* **DESCRIPTION OF THE TASK**
Every entry should be reproduced precisely, with each picture left out.

(Saved data entries)
========================================

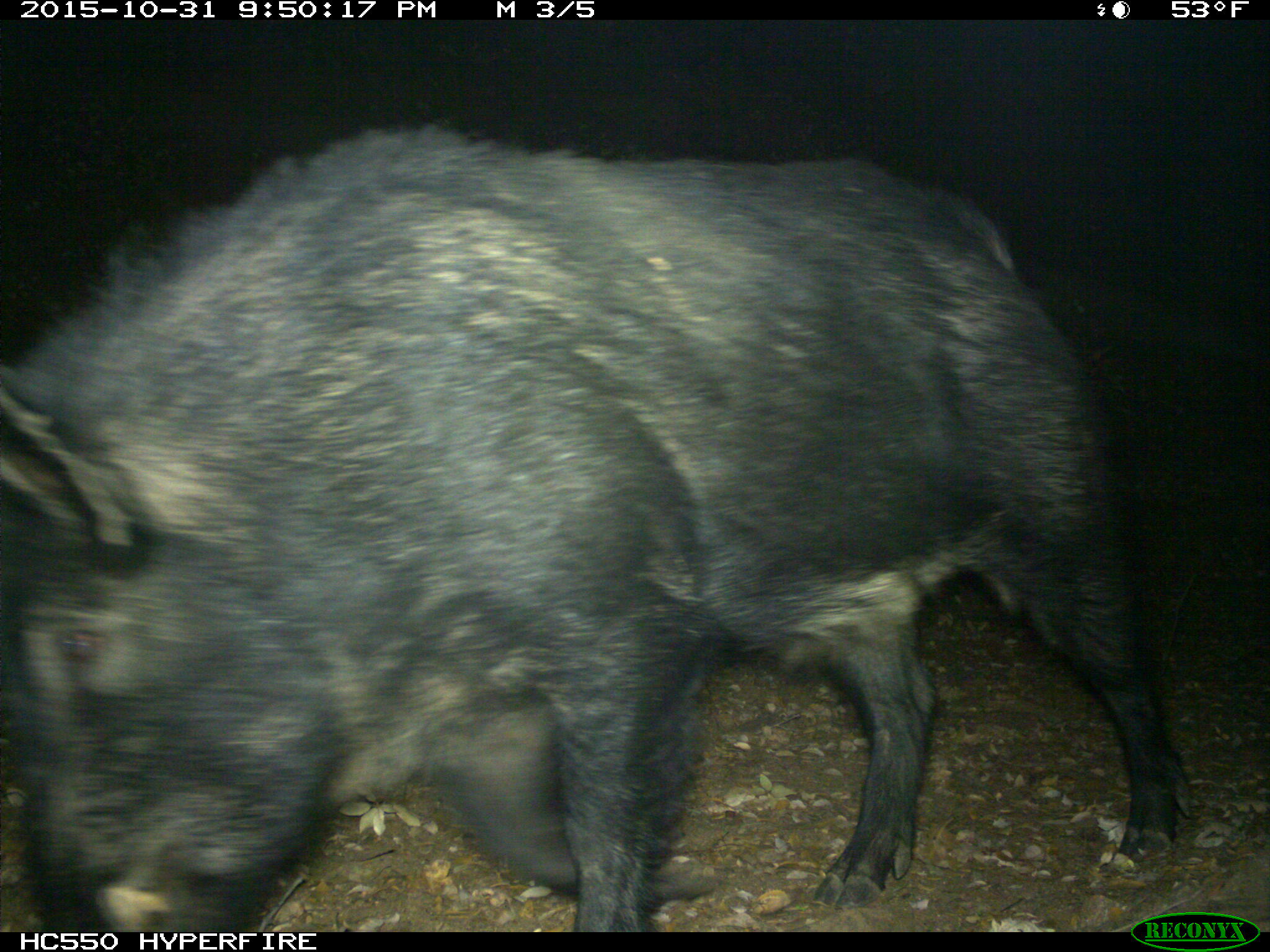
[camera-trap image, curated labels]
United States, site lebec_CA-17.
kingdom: Animalia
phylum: Chordata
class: Mammalia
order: Artiodactyla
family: Suidae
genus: Sus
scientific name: Sus scrofa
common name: wild boar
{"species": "Sus scrofa (wild boar)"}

========================================

* **ANSWER SPACE**
[camera-trap image, curated labels]
United States, site lebec_CA-17.
kingdom: Animalia
phylum: Chordata
class: Mammalia
order: Artiodactyla
family: Suidae
genus: Sus
scientific name: Sus scrofa
common name: wild boar
{"species": "Sus scrofa (wild boar)"}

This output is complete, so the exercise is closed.